During the Middle Ages of Indian history, many faiths and sects sprang up in religious and social spheres of Hindu society. Their practitioners slowly migrated away from the teachings of the Vedas attaching greater significance to their founders and their preachings. From then onwards polytheism commenced. Great differences developed among the different sects and divided and weakened Hindu society. The caste system based on birth became strong and gave rise to further fragmentation. Like with any aging society without reforms, the customs gave way to superstition and ignorance wherein practice superseded reason and the spread of blind faith threatened degradation of "Hindu" society. Saraswati argues that the word Hindu is an improper word or misnomer- the correct word is Vaidic Dharma or Sanathana Dharma, a religion based upon the Vedas. The word Hindu does not appear anywhere in the Vedic texts or even the Bhagavad Gita. The word Hindu is a Persian word, used by the Muslims and the renaming of the Vaidic religion to "Hindu" demonstrates the level of weakening to the Vaidic faith. "Hinduism" needs reforms.

It was at this time that Swami Dayanand wrote Satyarth Prakash in order to spread the knowledge of the Vedas. The Satyarth Prakash contains exposition and clarifications of Vedic principles. The book advocates the three eternal entities based on the Vedas:

1. Prakṛti or Nature, which is the material cause for the Creation, is eternal and is characterised by Sattva (Pure existence), Rajas (Rajah means to shine, light or Atomic or that conveys information about existence) and Tamas (Existence unknowable in its form), which tend to be in equilibrium. In every cycle of creation, the Conscious Supreme Lord will disturb its equilibrium and makes it useful for the creation of the Worlds and its forces and to manufacture the bodies required by the individual souls. After a specific long time called the day of the Brahma (Brahma means great, lengthy etc...), the creation will be dissolved and the Nature is restored back to its equilibrium. After a period called the Night of Brahma, which is equal to the length of the day of the Brahma, the Creation will set forth again. This cycle of creation and dissolution has neither beginning nor nor end, hence the characteristic of the eternal.

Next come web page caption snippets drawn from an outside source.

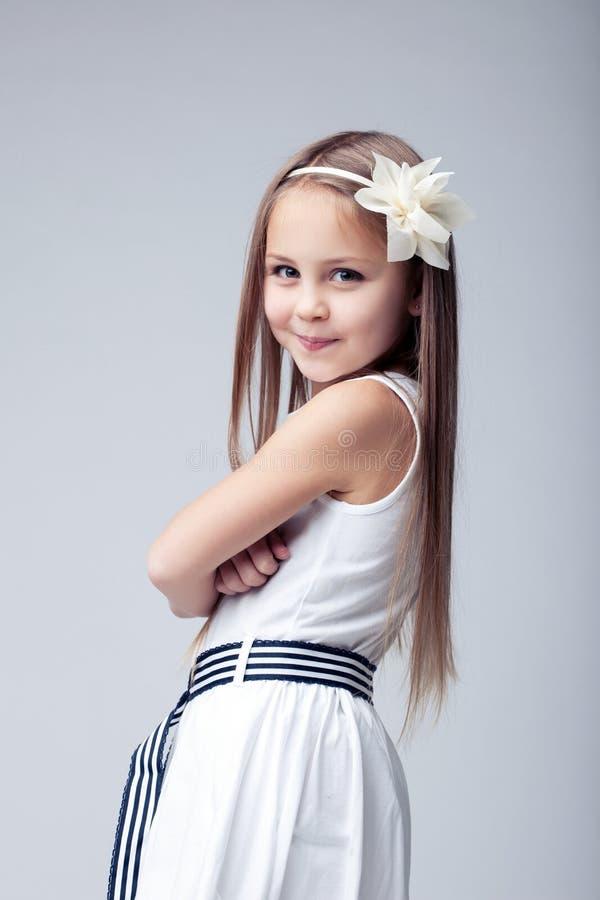 Petite fille assez blonde dans la robe blanche image libre de droits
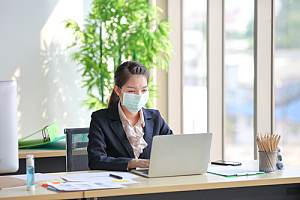 Woman at desk in office with mask on
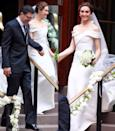 """<p>Emmy Rossum wore an off-the-shoulder House of Herrera (by Carolina Herrera) dress to marry Sam Esmail in New York City. Guests included Rossum's Shameless co-star William H. Macy, Mr. Robot actor Rami Malek, and Hilary Swank<span class=""""redactor-invisible-space"""">.</span></p>"""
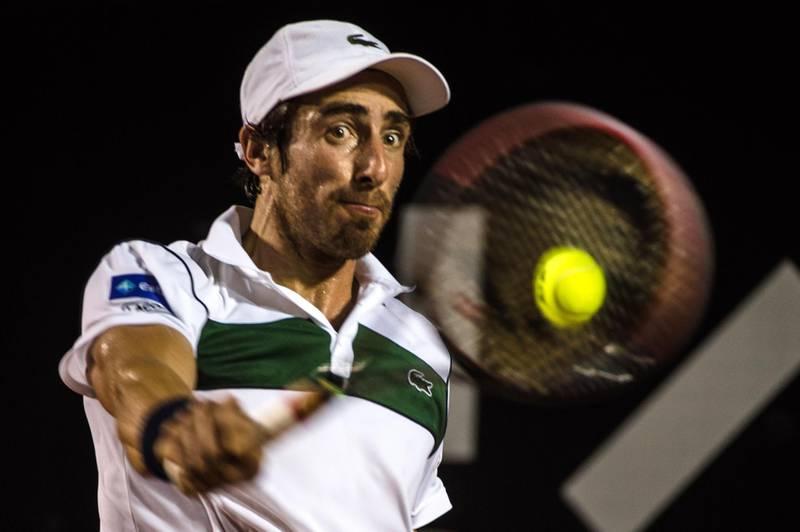 Pablo Cuevas of Uruguay returns a shot to Rafael Nadal of Spain during their men's singles semi-final match of the 2016 Rio Open tennis tournament in Rio de Janeiro, Brazil, on Februrary 20, 2016. AFP PHOTO / YASUYOSHI CHIBA (Photo by YASUYOSHI CHIBA / AFP)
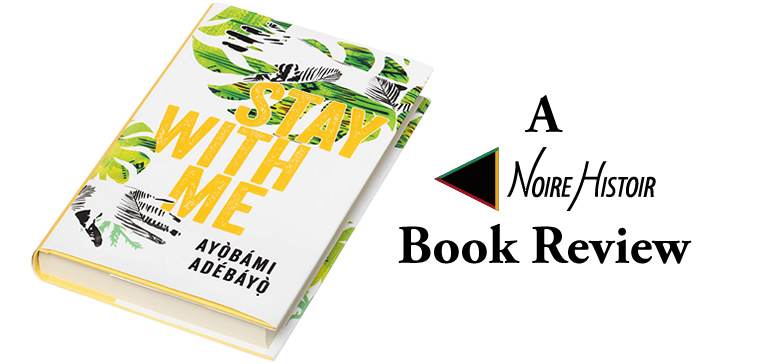 """A copy of """"Stay With Me"""" with the book's cover showing leaves and palm prints in black and shades of green along with the title in yellow and the author's name in black."""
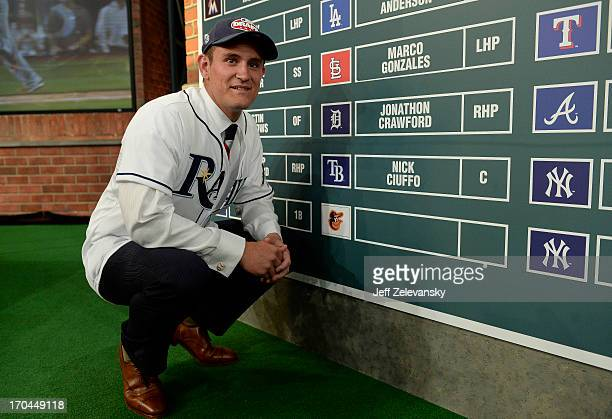 Tampa Bay Rays draftee Nick Ciuffo poses near the draft board at the 2013 MLB FirstYear Player Draft at the MLB Network on June 6 2013 in Secaucus...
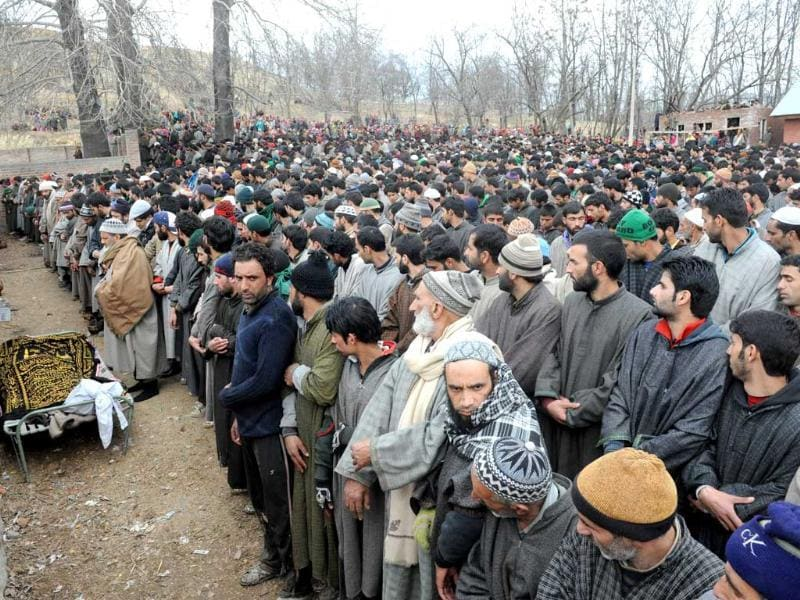 Kashmiri Muslims offer funeral prayers during the funeral procession of Ashiq Ahmed Shah, a suspected militant of Lashkar-e-Taiba, in Panzgham some 52 kilometres south of Srinagar. AFP Photo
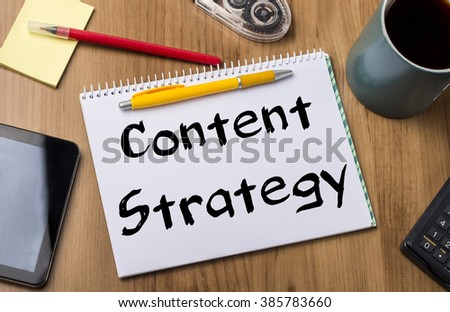 Content Strategy - Note Pad With Text On Wooden Table - with office  tools - stock photo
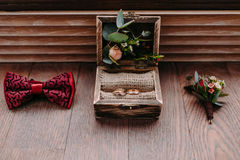 Golden rings in the beautiful rustic box and stylish men wedding accessories on the wooden background. Preparation for wedding concept. Horizontal Stock Photo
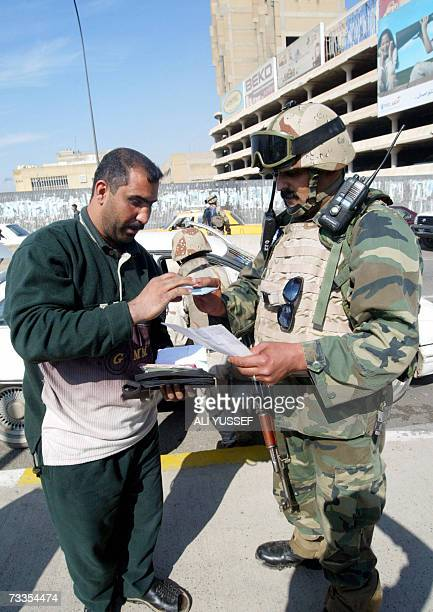 An Iraqi soldier inspects the papers of a man at a checkpoint in central Baghdad 17 February 2007 Attacks and killings in the war torn capital have...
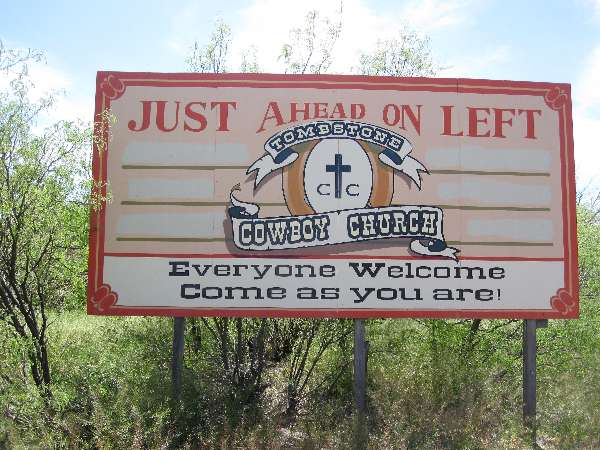 Photo of the sign promoting the Tombstone Cowboy Church on Fremont Street in Tombstone, AZ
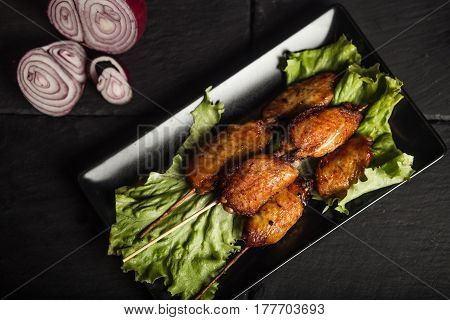 Tasty grilled chicken wings. Dark background. Fast food. Top view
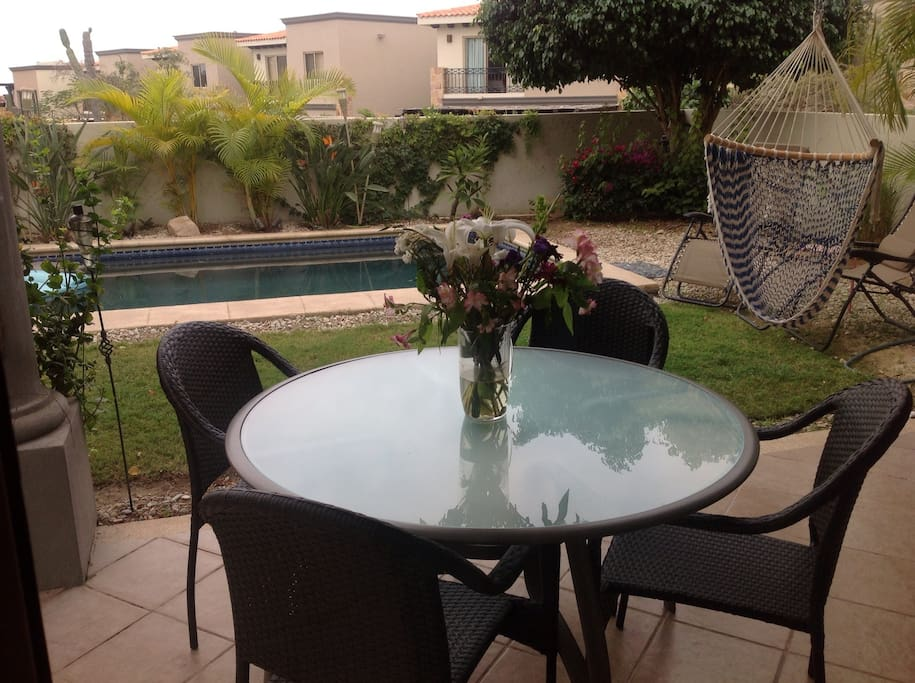 You can enjoy breakfast, your BBQ or a favorite beverage on the back patio table.  The chairs are comfortable too.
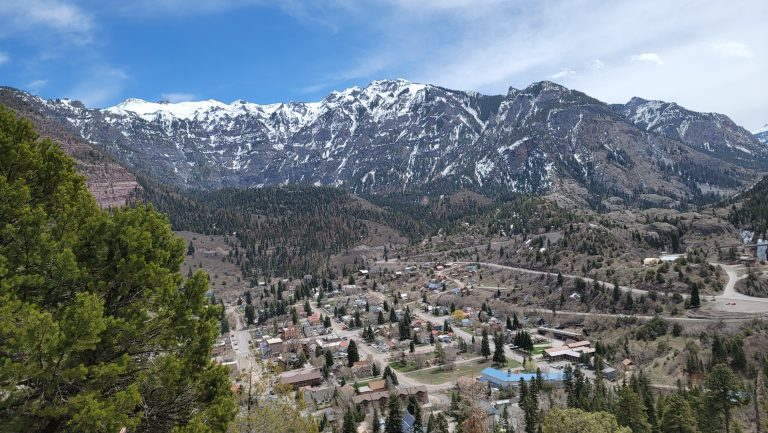 From the Ouray Perimeter Trail the town of Ouray in the bottom of the photo at the base of a range of snow capped mountains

2. Jiva or Individual eternal Souls who are different from one another yet have the same characteristics and can reach the same level of Happiness in the state of Moksha or Liberation (explained below in another paragraph). They are bodiless hence beyond all genders and all other characteristics as seen in the World, they are not made out of materials of Nature, and they are subtler than the Nature itself, but take birth through body as per the creative principles set by the Supreme Lord based on their past Karma and they put effort to improve themselves. By realising oneself, the Nature and the Supreme Lord, individual souls are liberated. But this realisation depends on their efforts and knowledge gained. They keep coming to the World, use Nature, obtain fruits of their actions and appear taking myriads of lives of different animals (It is not a one way direction but those who have attained higher intellectual bodies can also go back to lower forms based on their Karma or actions), they redo their actions and are completely free to choose their actions, learn and relearn, attain Liberation and after the extensive long duration of Moksha or Liberation, will come back again into the World. Since this period of Moksha or Liberation is extremely long, it appears as though they never return or they never take birth again by the other beings who are still in the World. Since they are eternal and are capable of working, these characteristics cannot be destroyed. They are timeless, eternal but are not All-Knowers and they cannot be the pervaders of entire Space. Hence however much they know and experience and enjoy is always limited and yet unexplored always remains.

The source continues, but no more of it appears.